Source document START

At the state level this has often been exacerbated by bi-partisan legislation. Many of the reforms that have failed to achieve or even approach their stated goals have been passed with support from the Democrats and Republicans holding one or both legislative houses or the governor’s office. This has a particularly chilling effect on politics-based health reform coverage. Reporting on the Oregon Health Plan, for example, focused almost exclusively on the attempt to ration services for Medicaid enrollees – would this plan harm the disabled or the poor, was it just? – while the basic question of whether the law, even taking rationing for granted, would succeed in reducing the uninsured in the state, went unasked. In Tennessee, similarly, the spectacle of almost one million Medicaid enrollees being moved into managed care plans occluded the basic question of whether the proposal to extend coverage to another half a million uninsured residents was economically viable, or if it would succeed in reducing the state’s uninsured over time – these latter goals being the entire point of moving Medicaid recipients into managed care plans in the first place.
This shortcoming has also been exacerbated by the subject material. Increasing access to health care is what makes health reform morally compelling for most people, but financing and cost controls are what make efforts to expand access sustainable or unsustainable. These are topics not well-suited to personal interest stories, and they are often bewilderingly complex. In Massachusetts alone, residents have been promised universal health care or dramatic reductions in the uninsured at least four times in the last twenty years. A few years after each reform passes, the dry logic of costs and financing has left residents back where they started, and yet when the politics of health reform begin again we are provided with very little information in the public sphere to sort out the snake-oil from the genuine, sustainable reform proposals.

Source document END

• What to produce: Rewrite the health reform passage from "This shortcoming has" up to and including "sustainable reform proposals.", putting "empty promises" wherever "snake-oil" appears.

Entries supplied START

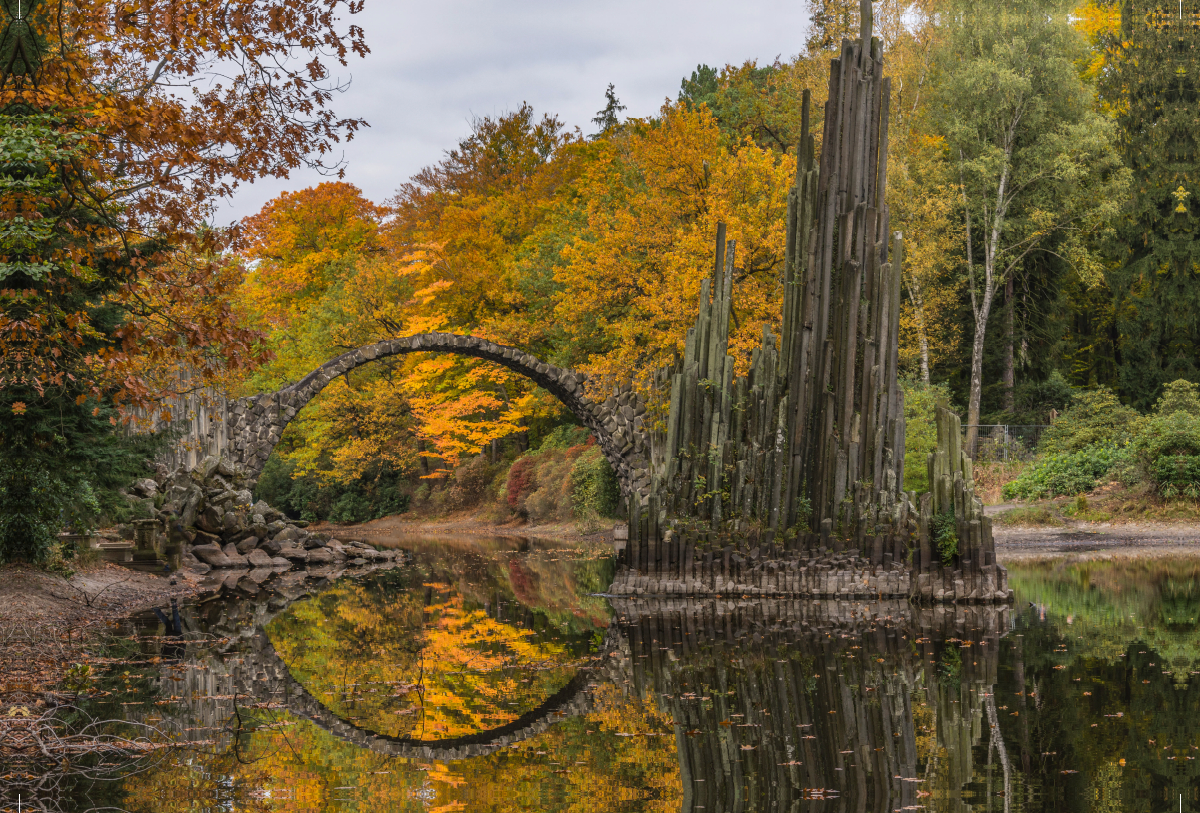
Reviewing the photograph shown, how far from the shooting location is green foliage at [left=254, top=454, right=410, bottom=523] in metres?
44.4

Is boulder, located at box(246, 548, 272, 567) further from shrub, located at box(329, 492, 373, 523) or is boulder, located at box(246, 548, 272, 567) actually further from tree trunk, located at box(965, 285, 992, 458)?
shrub, located at box(329, 492, 373, 523)

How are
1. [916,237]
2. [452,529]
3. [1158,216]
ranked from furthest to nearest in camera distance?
[452,529] → [1158,216] → [916,237]

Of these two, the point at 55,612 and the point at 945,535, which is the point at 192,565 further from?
the point at 945,535

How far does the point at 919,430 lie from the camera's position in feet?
84.9

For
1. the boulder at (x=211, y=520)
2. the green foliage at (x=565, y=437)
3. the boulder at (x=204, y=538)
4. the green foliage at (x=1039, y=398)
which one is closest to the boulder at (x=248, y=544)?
the boulder at (x=211, y=520)

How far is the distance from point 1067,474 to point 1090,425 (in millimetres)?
3795

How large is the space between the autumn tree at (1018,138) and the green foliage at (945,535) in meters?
17.6

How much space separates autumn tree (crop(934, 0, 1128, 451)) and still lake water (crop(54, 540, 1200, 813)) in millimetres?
19530

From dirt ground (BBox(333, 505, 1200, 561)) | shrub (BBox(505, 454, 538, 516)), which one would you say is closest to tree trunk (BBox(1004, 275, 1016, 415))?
dirt ground (BBox(333, 505, 1200, 561))

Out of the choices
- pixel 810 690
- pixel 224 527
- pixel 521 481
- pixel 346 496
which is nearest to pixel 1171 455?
pixel 810 690

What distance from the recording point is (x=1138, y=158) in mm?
34281

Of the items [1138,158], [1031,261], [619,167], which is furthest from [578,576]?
[1138,158]

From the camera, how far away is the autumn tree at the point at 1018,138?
31500mm

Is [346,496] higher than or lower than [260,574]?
higher
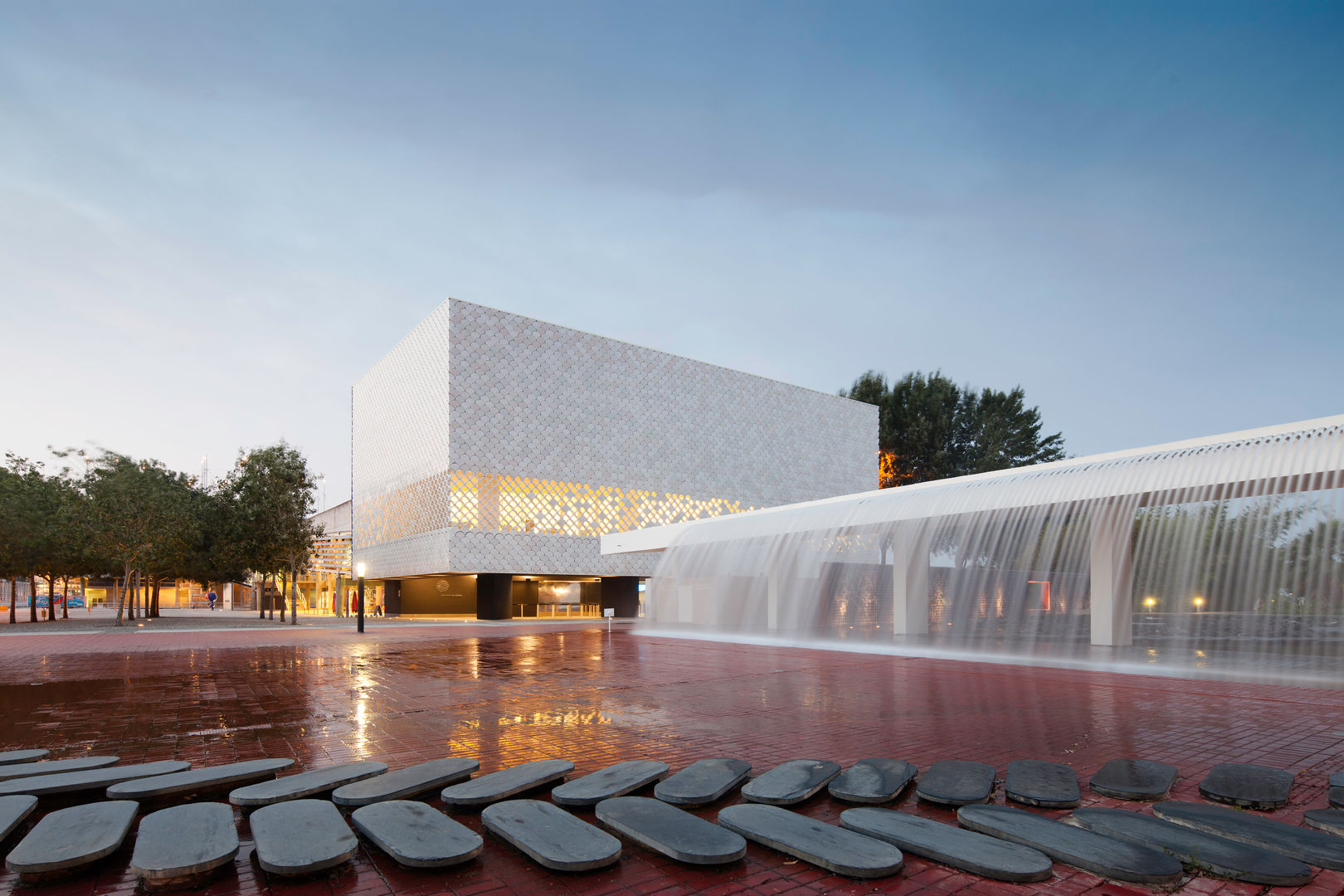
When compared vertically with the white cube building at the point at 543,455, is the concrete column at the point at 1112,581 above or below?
below

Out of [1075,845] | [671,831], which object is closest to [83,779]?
[671,831]

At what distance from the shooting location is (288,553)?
3684 cm

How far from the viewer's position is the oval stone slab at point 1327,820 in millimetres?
4172

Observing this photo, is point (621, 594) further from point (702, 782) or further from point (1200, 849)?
point (1200, 849)

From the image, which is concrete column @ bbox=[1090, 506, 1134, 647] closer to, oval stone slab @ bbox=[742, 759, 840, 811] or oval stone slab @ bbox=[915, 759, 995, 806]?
oval stone slab @ bbox=[915, 759, 995, 806]

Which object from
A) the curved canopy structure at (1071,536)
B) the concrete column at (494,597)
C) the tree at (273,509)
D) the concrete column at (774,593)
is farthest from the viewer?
the concrete column at (494,597)

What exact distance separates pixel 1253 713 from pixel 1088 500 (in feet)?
25.2

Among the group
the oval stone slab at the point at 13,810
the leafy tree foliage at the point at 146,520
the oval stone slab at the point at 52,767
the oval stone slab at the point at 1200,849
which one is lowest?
the oval stone slab at the point at 52,767

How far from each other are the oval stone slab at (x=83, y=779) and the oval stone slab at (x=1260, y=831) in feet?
22.6

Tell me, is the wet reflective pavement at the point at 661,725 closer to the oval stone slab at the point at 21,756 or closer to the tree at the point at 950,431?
the oval stone slab at the point at 21,756

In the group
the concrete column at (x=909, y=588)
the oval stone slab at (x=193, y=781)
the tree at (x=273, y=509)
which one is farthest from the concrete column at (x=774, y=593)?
the tree at (x=273, y=509)

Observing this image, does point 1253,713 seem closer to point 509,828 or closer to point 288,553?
point 509,828

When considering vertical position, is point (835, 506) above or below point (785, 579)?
above

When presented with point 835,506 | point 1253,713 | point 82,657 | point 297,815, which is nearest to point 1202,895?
point 297,815
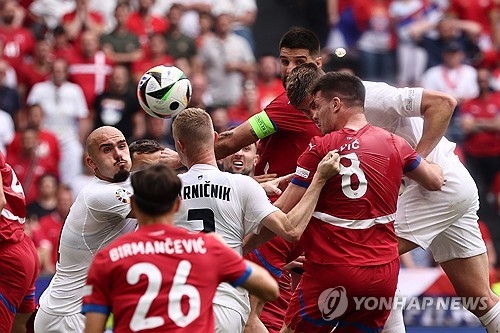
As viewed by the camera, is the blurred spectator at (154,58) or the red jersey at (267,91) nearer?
the red jersey at (267,91)

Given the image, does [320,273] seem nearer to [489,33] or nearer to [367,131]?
[367,131]

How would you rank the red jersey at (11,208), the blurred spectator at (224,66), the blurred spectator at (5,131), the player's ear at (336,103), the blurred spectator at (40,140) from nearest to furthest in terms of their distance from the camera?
the player's ear at (336,103) < the red jersey at (11,208) < the blurred spectator at (5,131) < the blurred spectator at (40,140) < the blurred spectator at (224,66)

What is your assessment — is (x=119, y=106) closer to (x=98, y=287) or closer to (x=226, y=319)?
(x=226, y=319)

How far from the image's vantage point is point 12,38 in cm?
1828

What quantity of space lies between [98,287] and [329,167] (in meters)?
2.28

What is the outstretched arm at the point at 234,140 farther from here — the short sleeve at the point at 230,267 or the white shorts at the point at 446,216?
the short sleeve at the point at 230,267

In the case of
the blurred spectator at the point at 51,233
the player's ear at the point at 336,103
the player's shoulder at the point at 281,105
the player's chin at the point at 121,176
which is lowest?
the blurred spectator at the point at 51,233

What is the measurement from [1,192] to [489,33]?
13391 mm

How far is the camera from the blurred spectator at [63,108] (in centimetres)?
1717

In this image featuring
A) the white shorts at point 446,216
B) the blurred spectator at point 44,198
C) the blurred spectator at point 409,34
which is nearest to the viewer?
the white shorts at point 446,216

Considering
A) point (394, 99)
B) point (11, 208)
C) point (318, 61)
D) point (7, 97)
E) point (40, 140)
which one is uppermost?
point (318, 61)

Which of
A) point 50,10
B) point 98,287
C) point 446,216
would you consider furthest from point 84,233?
point 50,10

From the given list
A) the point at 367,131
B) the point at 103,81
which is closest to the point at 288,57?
the point at 367,131

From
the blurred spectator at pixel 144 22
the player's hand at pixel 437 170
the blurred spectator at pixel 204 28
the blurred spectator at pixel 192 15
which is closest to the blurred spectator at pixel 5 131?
the blurred spectator at pixel 144 22
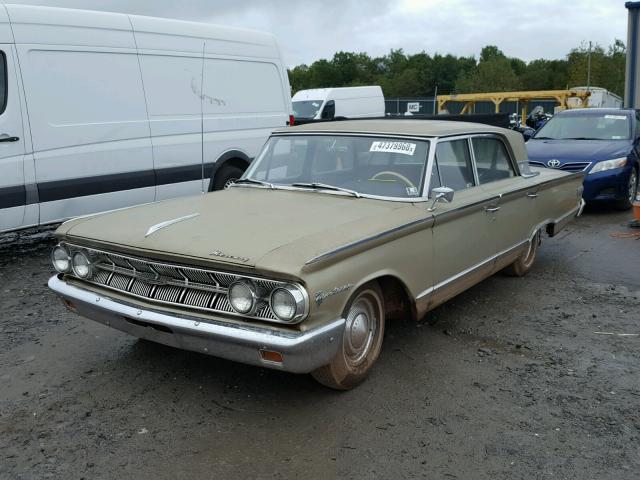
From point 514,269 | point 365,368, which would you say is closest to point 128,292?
point 365,368

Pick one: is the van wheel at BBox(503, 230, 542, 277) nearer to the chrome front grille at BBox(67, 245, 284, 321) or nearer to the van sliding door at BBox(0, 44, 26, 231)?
the chrome front grille at BBox(67, 245, 284, 321)

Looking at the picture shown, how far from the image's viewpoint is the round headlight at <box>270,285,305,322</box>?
3.13m

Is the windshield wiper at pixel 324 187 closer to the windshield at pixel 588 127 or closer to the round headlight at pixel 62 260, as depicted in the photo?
the round headlight at pixel 62 260

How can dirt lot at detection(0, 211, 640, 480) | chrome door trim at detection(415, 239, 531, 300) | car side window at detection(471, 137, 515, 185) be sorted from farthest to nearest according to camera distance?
car side window at detection(471, 137, 515, 185) → chrome door trim at detection(415, 239, 531, 300) → dirt lot at detection(0, 211, 640, 480)

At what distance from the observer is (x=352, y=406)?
367cm

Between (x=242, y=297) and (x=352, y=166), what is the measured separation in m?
1.77

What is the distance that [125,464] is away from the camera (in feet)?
10.1

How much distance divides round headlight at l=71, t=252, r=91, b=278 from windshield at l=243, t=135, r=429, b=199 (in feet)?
4.96

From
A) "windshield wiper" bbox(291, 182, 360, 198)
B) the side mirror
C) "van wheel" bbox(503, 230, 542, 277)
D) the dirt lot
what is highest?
"windshield wiper" bbox(291, 182, 360, 198)

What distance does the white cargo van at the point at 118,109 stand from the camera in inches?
256

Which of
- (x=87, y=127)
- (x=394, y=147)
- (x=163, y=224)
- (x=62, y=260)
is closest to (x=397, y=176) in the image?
(x=394, y=147)

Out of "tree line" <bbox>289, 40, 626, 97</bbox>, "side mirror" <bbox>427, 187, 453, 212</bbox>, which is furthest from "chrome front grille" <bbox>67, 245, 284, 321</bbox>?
"tree line" <bbox>289, 40, 626, 97</bbox>

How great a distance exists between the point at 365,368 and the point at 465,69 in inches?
3820

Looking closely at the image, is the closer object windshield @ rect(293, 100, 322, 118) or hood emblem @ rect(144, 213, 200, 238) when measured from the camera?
hood emblem @ rect(144, 213, 200, 238)
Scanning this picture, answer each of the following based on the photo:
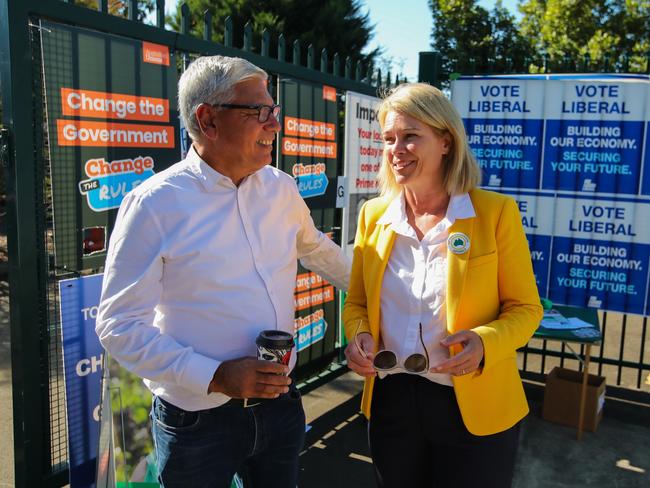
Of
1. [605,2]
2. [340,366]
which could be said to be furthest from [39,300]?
[605,2]

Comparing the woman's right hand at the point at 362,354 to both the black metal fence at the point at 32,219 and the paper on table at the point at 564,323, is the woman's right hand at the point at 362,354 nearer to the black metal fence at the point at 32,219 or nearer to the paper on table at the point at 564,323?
the black metal fence at the point at 32,219

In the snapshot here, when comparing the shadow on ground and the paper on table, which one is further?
the paper on table

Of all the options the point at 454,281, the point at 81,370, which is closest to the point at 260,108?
the point at 454,281

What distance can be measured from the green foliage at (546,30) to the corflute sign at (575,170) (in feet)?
25.6

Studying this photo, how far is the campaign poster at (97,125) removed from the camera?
2.47 m

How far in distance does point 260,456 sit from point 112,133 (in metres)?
1.62

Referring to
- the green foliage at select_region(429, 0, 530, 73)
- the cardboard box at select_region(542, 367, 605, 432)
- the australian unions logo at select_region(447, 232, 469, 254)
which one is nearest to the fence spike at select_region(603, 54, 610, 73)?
the cardboard box at select_region(542, 367, 605, 432)

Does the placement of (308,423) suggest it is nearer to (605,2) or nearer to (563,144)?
(563,144)

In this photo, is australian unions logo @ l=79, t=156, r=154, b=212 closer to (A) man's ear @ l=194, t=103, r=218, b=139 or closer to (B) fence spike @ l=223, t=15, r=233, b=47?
(B) fence spike @ l=223, t=15, r=233, b=47

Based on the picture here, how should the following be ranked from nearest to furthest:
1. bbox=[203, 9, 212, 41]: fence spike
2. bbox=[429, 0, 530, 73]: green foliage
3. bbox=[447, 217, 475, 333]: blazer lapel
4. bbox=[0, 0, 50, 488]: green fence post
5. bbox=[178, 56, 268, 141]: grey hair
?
bbox=[178, 56, 268, 141]: grey hair < bbox=[447, 217, 475, 333]: blazer lapel < bbox=[0, 0, 50, 488]: green fence post < bbox=[203, 9, 212, 41]: fence spike < bbox=[429, 0, 530, 73]: green foliage

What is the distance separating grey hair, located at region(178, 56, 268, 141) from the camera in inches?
65.9

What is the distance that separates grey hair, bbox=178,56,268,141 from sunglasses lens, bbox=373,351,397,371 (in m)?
0.87

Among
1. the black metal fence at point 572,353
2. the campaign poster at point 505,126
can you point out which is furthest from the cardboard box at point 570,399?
the campaign poster at point 505,126

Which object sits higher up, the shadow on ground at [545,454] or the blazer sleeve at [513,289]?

Entries supplied END

• Response to the task:
This shortcoming has also been exacerbated by the subject material. Increasing access to health care is what makes health reform morally compelling for most people, but financing and cost controls are what make efforts to expand access sustainable or unsustainable. These are topics not well-suited to personal interest stories, and they are often bewilderingly complex. In Massachusetts alone, residents have been promised universal health care or dramatic reductions in the uninsured at least four times in the last twenty years. A few years after each reform passes, the dry logic of costs and financing has left residents back where they started, and yet when the politics of health reform begin again we are provided with very little information in the public sphere to sort out the empty promises from the genuine, sustainable reform proposals.